> **Tugas yang Diminta**: Jelaskan dalam satu sampai tiga kalimat, berdasarkan teks tentang tembok perbatasan China–Myanmar, alasan militer Myanmar dan para pejabat di Kokang mengajukan keberatan kepada Beijing.

> **Kutipan Teks**:
______

Intisari-Online.com -Soal perbatasan, China dan Korea Utarasama-sama menerapkan strategi ketat. Keduanya pun punya dalih yang nyaris serupa.
Setidaknya hal ini terlihat dari pembangunan 'tembok besar selatan' yang membentang hampir 2000 km di perbatasan Myanmar.
Gambar media sosial dari kota Wanding dan kota Ruili — keduanya di barat daya Provinsi Yunnan China — menunjukkan pagar besi kawat berduri setinggi 6 hingga 9 kaki yang memisahkan kedua negara, Radio Free Asia (RFA) yang didanai pemerintah AS melaporkan Senin.
Sementara laporan media di China mengatakan pagar perbatasan telah membantu mencegah penyeberangan ilegal dan dengan perluasan wabah COVID-19.
Namun, laporan RFA mengatakan itu juga dapat mencegah para pembangkang China melarikan diri dari negara itu. Sama persis seperti teman karibnya, Korea Utara.
Bulan lalu, situs berita Burma The Irrawaddy mengatakan militer Myanmar dan para pejabat di Kokang, zona yang dikelola sendiri di Negara Bagian Shan utara, telah mengajukan keberatan dengan Beijing atas kedekatan pagar dengan garis demarkasi.
Infrastruktur dibangun tanpa pemberitahuan sebelumnya kepada Yangon, kata laporan itu.
Sebuah unggahan di Twitter yang dikutip oleh RFA mengatakan upaya raksasa tersebut, yang diberi nama sandi "Tembok Besar Selatan", dimulai tahun ini. Saat ini membentang 410 mil setelah selesainya fase pertama.
China berencana untuk membatasi seluruh perbatasan 1.300 mil dengan Myanmar pada Oktober 2022, dengan penyeberangan kunci akan diperkuat dengan pagar tegangan tinggi, kamera pengintai dan sensor inframerah, menurut akun Twitter yang dikutip oleh RFA.
Akun Kokang, yang sebagian besar dihuni oleh keturunan China, dikelola oleh anggota militer lokal dan tidak berafiliasi dengan pemerintah daerah, kata seorang juru bicara kepada Newsweek.
Laporan media China tentang tembok perbatasan mengatakan pembangunannya telah membantu mencegah kasus impor COVID-19. Itu juga menghalangi penyelundupan.
Protes oleh pemerintah Myanmar dan oleh para pemimpin lokal di Zona Pemerintahan Sendiri Kokang tidak didengar, kata juru bicara itu.
Dua ahli yang dikutip oleh RFA mengatakan tembok perbatasan akan melayani tujuan lain selain pengendalian pandemi.
"Keputusan untuk membangun tembok perbatasan ini tidak diambil dalam satu hari. Ini hasil dari perencanaan yang ketat," kata seorang pakar hubungan Myanmar-China, yang diidentifikasi hanya sebagai "Siling," seperti dikutip.
Ahli itu mengatakan tembok itu akan menghentikan warga China untuk sering menyeberang ke Myanmar dan Vietnam untuk berbisnis — beberapa memilih untuk tidak pernah kembali.

______

> **Data yang Diberikan**:

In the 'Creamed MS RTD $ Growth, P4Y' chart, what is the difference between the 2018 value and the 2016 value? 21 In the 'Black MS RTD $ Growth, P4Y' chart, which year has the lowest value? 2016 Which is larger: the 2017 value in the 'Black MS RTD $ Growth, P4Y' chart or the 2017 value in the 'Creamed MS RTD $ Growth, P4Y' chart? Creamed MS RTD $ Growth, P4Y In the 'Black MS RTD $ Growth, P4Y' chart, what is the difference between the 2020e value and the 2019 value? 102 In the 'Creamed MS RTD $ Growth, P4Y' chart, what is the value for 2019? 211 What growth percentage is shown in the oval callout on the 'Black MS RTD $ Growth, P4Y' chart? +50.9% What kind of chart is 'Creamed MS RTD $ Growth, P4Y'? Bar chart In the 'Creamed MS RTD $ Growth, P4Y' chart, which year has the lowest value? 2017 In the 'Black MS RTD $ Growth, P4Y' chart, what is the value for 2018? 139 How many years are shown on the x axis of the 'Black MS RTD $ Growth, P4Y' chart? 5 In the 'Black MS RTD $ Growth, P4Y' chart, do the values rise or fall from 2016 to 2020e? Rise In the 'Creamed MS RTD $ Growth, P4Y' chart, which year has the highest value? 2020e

______

> **Jawaban Latihan**: Militer Myanmar dan para pejabat di Kokang mengajukan keberatan kepada Beijing karena pagar itu dibangun terlalu dekat dengan garis demarkasi.